**Exercise instructions**
a – Answer these questions using the HVAC page below:
(i) By what factor does the first heat wave raise call volume?
(ii) What two kinds of emergencies are the calls missed during surge windows?
(iii) In the 7pm scenario, how many of the three companies called go to voicemail?
b – Translate this sentence from the HVAC page below into Spanish: "Nobody logs the miss, so the leak never shows up in any report you look at."
c – Go on writing the HVAC marketing page below, picking up right after its final sentence.

Built for your trade
DECO for HVAC companies.
The first heat wave triples your call volume in the exact week your office is most slammed. DECO installs the layer that answers, qualifies, and books every one of those calls, and then chases the replacement quotes your CSR never has time to follow up.
HVAC has the most unforgiving demand curve in home services. For most of the year the phone rings at a manageable pace, and then the first 95-degree week or the first hard freeze hits and every homeowner in your service area needs you at the same time. The calls you miss during those two or three surge windows are not average calls. They are no-cool and no-heat emergencies, the highest-intent, highest-ticket calls your business will get all year.
The uncomfortable math is that your busiest weeks and your leakiest weeks are the same weeks. When the board is full and both trucks are rolling, the office goes heads-down on dispatch, the after-hours calls pile into voicemail, and the homeowner does what homeowners do: calls the next HVAC company on the list. Nobody logs the miss, so the leak never shows up in any report you look at.
DECO installs the growth layer that holds during the surge: an answering and follow-up system that runs whether your office is slammed, closed, or both. It is not another software login for your dispatcher to learn. We install it, connect it to your calendar and your field platform, and operate it.
Where the jobs leak
The three leaks we see in HVAC first.
The 7pm no-cool call goes to voicemail
A homeowner's AC dies on the first brutal evening of summer. They call three companies from the top of Google. Two go to voicemail. The one that answers, or even texts back within a minute, books the visit, and if the system is done, books the replacement.

(Stored items from a collection)
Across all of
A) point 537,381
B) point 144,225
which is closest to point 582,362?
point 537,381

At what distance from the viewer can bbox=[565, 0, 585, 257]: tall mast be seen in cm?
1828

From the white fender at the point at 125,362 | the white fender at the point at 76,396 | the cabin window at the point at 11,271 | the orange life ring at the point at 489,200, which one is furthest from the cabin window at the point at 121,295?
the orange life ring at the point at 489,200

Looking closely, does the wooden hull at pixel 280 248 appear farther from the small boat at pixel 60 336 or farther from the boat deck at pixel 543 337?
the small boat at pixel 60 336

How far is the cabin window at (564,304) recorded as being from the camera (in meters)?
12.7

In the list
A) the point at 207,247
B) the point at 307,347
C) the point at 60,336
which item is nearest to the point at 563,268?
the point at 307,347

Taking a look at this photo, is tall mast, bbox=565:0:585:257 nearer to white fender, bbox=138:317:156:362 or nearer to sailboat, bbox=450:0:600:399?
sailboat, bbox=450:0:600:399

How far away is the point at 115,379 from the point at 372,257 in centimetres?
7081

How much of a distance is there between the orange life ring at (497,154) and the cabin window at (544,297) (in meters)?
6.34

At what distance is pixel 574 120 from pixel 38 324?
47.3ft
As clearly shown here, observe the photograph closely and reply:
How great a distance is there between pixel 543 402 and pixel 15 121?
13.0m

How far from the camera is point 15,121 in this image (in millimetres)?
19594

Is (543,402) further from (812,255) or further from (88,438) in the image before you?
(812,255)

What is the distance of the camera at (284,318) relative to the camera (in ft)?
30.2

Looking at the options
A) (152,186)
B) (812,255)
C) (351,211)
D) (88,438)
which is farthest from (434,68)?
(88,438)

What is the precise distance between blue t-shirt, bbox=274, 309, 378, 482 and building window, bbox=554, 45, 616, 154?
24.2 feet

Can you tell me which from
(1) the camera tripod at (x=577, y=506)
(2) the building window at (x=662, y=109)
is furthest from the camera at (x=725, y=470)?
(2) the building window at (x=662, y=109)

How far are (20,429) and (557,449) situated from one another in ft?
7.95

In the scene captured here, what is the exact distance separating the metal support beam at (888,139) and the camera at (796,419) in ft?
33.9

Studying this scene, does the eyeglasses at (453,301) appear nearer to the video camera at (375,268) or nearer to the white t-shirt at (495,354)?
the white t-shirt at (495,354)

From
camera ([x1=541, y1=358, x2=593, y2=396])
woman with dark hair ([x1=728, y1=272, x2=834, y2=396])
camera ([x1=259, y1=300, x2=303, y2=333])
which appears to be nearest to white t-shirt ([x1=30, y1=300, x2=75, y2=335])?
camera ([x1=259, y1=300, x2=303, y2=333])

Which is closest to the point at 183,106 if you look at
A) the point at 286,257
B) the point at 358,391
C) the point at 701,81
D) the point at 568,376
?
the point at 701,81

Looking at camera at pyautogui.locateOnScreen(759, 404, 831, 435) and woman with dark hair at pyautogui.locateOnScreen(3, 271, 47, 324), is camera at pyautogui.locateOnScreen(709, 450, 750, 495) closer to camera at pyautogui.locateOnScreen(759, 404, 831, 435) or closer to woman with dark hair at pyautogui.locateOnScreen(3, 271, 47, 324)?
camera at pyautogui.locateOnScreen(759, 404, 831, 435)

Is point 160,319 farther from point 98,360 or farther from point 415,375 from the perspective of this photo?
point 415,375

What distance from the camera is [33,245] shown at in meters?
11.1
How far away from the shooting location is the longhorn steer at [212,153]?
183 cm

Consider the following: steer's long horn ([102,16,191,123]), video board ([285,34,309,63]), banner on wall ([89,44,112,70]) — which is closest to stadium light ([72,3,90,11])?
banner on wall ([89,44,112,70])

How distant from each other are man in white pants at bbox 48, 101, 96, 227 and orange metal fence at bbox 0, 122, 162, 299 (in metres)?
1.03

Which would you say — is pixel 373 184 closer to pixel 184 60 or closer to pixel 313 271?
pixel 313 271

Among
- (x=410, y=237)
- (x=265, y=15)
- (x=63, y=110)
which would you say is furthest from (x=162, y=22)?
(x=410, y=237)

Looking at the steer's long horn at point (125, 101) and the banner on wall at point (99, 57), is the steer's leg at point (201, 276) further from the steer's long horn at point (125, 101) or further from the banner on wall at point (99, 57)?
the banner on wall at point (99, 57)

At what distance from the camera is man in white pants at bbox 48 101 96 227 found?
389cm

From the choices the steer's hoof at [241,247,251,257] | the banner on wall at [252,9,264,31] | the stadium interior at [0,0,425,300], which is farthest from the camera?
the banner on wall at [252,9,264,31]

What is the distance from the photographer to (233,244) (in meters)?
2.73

* * *

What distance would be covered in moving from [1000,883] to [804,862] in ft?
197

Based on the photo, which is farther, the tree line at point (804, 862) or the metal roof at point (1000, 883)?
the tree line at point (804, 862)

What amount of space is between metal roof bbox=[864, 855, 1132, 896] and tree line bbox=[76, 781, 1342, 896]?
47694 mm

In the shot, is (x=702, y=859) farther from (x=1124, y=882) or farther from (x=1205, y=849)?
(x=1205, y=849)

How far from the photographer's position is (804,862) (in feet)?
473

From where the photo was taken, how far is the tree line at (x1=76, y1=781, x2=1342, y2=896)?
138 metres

==

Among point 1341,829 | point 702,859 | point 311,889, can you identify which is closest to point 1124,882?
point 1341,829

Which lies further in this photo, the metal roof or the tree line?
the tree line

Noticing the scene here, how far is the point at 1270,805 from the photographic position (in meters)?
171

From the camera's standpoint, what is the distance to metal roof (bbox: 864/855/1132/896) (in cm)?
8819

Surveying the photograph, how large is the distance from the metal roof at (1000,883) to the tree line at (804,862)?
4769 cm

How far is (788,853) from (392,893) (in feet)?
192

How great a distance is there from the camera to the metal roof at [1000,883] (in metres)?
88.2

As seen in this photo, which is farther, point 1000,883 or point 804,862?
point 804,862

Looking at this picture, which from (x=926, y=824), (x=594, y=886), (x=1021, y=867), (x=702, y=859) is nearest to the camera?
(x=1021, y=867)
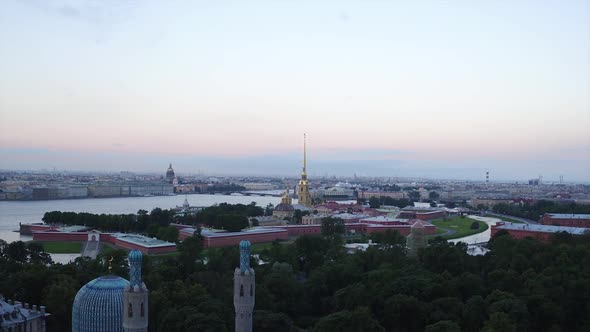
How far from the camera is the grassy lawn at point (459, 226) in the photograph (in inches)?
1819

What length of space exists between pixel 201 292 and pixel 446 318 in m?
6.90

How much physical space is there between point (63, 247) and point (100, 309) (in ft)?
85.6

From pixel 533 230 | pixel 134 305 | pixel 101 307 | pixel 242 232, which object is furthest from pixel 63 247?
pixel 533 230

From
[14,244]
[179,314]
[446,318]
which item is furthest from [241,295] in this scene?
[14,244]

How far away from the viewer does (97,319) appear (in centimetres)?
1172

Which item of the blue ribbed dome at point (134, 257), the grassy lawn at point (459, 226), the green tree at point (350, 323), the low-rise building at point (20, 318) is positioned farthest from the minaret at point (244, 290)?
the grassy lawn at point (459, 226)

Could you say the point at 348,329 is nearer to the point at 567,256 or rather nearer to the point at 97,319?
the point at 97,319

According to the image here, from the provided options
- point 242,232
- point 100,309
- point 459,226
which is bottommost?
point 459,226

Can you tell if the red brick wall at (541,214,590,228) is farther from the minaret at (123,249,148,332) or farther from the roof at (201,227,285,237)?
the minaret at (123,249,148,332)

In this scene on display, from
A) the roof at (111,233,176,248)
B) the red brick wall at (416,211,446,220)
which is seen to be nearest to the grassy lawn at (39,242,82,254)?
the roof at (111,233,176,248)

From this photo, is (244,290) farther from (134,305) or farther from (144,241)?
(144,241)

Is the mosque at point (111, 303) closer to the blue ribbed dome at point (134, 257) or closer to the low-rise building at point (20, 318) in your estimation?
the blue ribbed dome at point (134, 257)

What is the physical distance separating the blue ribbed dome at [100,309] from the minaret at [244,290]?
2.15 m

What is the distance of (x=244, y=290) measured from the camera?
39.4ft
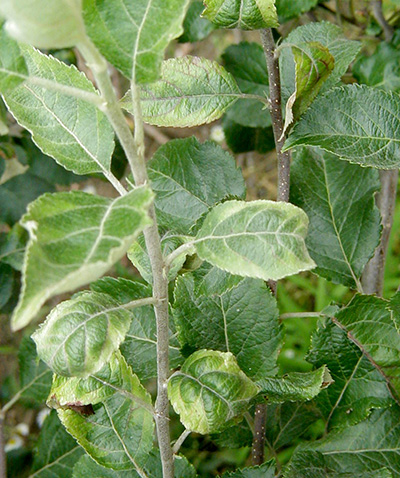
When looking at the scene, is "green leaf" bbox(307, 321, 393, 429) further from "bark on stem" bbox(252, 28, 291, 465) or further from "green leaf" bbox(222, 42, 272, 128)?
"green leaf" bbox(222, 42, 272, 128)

**Task-by-task results**
a –
(i) It triples call volume.
(ii) No-cool and no-heat emergencies.
(iii) Two.

b – Nadie registra la llamada perdida, así que la fuga nunca aparece en ningún informe que usted revise.

c –
Emergency calls during surge weeks carry the largest tickets of your year, and they are decided almost entirely by who responds first.
The replacement quote that dies in shoulder season
In April you quote a system replacement. The homeowner says they want to think about it. Nobody follows up, because spring is busy enough and the CRM does not chase anyone by itself. In July their system finally dies, and they buy from whichever company answers the emergency call.
A replacement quote is a four-to-five-figure decision that usually needs five or more touches. Unchased quotes quietly hand your biggest jobs to whoever shows up at the breakdown.
Maintenance agreements that lapse in silence
Your tune-up members are your smoothest revenue and your first-in-line replacement buyers. But renewals depend on someone remembering to run the list, and during busy season nobody does. Members lapse without ever deciding to leave.
Every lapsed agreement erodes the recurring base that carries you through shoulder season, and hands the eventual replacement decision back to Google.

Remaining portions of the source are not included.